═══ The data
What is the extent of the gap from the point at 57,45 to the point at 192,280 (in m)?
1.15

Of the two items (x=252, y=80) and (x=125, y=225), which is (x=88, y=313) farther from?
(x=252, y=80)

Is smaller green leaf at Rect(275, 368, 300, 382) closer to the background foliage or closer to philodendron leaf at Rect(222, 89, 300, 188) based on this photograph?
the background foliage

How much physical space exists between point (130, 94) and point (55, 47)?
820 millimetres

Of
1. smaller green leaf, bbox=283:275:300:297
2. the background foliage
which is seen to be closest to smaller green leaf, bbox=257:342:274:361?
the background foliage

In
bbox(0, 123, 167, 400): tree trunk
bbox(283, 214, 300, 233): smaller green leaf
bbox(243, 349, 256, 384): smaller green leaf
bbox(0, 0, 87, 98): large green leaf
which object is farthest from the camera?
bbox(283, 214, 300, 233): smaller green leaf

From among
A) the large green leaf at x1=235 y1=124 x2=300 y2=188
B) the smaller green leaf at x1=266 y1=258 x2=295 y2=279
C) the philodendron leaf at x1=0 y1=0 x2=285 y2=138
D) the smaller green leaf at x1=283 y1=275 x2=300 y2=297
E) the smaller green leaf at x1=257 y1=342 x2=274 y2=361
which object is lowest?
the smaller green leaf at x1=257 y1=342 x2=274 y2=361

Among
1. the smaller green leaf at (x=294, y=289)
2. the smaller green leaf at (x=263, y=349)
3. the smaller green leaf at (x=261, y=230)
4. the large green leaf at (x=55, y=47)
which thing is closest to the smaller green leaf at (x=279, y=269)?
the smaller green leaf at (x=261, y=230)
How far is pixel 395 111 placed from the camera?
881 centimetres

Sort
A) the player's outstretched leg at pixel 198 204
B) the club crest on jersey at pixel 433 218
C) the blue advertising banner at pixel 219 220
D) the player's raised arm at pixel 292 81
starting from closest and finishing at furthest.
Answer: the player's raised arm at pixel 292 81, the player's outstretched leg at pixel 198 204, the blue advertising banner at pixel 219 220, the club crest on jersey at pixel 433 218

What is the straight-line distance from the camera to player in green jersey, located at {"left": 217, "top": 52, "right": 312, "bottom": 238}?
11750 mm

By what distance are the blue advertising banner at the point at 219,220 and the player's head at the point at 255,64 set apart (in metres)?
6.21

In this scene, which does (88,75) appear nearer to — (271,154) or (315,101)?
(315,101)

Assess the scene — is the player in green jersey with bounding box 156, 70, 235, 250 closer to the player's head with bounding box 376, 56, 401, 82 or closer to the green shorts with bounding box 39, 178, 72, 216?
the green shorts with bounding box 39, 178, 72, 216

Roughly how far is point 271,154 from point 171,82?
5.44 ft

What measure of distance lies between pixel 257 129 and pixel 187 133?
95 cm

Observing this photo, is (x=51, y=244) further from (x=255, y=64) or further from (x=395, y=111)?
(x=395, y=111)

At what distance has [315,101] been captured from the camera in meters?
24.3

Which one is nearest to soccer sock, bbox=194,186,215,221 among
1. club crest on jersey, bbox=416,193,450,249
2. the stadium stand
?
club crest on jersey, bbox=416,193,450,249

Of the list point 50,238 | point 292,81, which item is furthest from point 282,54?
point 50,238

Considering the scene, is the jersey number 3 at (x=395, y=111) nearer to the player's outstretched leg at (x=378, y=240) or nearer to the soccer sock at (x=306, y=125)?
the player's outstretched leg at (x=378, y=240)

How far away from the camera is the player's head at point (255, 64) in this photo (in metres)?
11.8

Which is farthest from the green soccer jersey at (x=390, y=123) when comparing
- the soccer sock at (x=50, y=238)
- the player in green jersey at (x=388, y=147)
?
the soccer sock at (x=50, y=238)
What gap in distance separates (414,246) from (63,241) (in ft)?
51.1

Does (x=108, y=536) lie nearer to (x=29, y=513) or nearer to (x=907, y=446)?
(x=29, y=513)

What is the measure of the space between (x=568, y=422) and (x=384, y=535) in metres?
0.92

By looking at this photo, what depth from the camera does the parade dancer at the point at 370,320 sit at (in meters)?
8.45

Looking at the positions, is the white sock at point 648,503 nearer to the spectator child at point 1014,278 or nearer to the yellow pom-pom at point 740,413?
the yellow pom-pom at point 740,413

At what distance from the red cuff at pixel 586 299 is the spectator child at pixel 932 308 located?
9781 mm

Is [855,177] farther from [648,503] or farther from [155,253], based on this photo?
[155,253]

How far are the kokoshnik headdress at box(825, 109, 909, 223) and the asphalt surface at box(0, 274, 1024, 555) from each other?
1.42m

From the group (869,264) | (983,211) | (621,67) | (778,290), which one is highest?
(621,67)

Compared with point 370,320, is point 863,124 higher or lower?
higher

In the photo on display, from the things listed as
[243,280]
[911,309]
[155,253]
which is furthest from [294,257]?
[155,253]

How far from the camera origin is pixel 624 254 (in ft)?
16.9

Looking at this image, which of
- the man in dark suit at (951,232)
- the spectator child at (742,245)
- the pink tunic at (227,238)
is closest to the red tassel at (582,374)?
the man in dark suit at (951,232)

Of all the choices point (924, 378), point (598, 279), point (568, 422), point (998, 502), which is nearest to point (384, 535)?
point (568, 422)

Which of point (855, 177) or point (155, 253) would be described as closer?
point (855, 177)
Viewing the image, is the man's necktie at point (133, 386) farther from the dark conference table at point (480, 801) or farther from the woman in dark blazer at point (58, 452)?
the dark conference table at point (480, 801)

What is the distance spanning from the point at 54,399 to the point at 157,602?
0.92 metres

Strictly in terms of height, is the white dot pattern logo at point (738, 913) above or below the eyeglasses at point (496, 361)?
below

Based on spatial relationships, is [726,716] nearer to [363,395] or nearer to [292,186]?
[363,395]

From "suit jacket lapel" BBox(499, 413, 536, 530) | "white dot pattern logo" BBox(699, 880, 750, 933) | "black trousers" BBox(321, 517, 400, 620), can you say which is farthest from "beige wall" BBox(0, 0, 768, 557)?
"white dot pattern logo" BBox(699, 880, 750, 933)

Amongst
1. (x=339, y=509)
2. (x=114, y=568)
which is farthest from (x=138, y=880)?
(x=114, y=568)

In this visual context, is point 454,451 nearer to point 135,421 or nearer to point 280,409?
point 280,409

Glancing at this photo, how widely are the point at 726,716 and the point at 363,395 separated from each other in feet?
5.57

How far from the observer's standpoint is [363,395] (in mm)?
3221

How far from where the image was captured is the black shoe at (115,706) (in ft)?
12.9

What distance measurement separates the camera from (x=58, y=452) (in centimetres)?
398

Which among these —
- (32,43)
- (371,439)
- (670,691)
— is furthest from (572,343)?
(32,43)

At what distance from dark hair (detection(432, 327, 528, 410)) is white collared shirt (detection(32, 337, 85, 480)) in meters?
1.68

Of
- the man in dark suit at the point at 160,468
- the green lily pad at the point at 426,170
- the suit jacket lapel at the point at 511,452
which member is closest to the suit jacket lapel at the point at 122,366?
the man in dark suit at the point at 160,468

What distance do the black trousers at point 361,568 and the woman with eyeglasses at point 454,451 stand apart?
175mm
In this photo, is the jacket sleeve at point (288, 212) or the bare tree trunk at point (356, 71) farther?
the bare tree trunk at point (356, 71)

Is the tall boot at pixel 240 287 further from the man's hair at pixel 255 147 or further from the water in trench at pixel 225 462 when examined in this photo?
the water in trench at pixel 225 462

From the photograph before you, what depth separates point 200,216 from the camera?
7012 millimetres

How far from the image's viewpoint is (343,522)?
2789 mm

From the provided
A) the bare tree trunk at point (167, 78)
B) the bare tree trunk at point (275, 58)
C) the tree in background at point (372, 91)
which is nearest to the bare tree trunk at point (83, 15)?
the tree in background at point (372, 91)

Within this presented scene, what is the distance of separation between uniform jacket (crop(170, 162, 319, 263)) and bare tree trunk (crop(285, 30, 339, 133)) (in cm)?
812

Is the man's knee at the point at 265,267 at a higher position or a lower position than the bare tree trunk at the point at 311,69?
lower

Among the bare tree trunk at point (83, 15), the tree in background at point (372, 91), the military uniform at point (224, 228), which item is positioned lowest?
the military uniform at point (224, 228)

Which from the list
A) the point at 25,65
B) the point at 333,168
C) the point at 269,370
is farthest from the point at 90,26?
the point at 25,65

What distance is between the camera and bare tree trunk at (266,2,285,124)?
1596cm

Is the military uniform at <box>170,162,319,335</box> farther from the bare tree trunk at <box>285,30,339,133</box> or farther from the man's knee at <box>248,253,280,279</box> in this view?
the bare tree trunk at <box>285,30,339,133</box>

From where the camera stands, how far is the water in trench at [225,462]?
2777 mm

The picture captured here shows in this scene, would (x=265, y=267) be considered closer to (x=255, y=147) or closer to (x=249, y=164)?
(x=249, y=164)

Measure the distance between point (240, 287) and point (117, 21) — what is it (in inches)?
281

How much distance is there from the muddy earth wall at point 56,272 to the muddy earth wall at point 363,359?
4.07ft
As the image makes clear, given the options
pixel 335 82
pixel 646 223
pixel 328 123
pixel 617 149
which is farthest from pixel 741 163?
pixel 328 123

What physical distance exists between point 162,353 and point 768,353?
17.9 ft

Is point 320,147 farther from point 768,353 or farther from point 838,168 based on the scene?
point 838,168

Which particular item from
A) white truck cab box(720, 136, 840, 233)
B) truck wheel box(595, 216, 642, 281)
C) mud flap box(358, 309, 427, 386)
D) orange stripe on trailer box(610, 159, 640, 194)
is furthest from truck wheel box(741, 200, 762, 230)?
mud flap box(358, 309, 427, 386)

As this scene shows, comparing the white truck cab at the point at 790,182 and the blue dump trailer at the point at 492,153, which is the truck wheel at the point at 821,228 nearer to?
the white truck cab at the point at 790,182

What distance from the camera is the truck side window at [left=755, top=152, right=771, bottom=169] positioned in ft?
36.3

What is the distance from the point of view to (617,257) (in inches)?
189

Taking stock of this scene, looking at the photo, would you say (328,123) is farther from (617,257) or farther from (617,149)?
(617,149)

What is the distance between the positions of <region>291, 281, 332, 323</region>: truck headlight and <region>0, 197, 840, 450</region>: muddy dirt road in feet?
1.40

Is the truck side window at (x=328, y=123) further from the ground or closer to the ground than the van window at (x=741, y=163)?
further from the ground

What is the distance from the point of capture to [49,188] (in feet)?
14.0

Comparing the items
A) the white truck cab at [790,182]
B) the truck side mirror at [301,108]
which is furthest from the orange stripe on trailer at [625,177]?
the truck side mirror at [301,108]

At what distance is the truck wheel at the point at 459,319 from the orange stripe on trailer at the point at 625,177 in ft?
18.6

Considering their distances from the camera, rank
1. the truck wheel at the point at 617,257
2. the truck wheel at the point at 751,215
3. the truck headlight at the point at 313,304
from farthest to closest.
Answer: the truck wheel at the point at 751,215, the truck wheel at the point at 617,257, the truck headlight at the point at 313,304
══════
# Aim of the exercise
Only the lines from the one that contains "What distance from the camera" to the end of the entries above should be given again, exactly and in full.

# Output for this exercise
What distance from the camera is the truck side window at [left=755, top=152, right=771, bottom=169] positioned in ft?
36.3

What is the distance from the point of view to (617,257) (in inches)?
189

Taking stock of this scene, looking at the photo, would you say (328,123) is farther from (617,257) or farther from (617,149)?
(617,149)

What is the distance between the positions of <region>291, 281, 332, 323</region>: truck headlight and <region>0, 197, 840, 450</region>: muddy dirt road in feet?
1.40

Is the truck side window at (x=328, y=123) further from the ground or closer to the ground than the van window at (x=741, y=163)?
further from the ground

What is the distance from the point of capture to [49,188] (in feet)?
14.0

Comparing the items
A) the white truck cab at [790,182]
B) the truck side mirror at [301,108]
which is furthest from the orange stripe on trailer at [625,177]?
the truck side mirror at [301,108]

At what distance is the truck wheel at the point at 459,319 from the orange stripe on trailer at the point at 625,177 in ft?
18.6

Considering their distances from the camera, rank
1. the truck wheel at the point at 617,257
2. the truck wheel at the point at 751,215
3. the truck headlight at the point at 313,304
from farthest to closest.
Answer: the truck wheel at the point at 751,215, the truck wheel at the point at 617,257, the truck headlight at the point at 313,304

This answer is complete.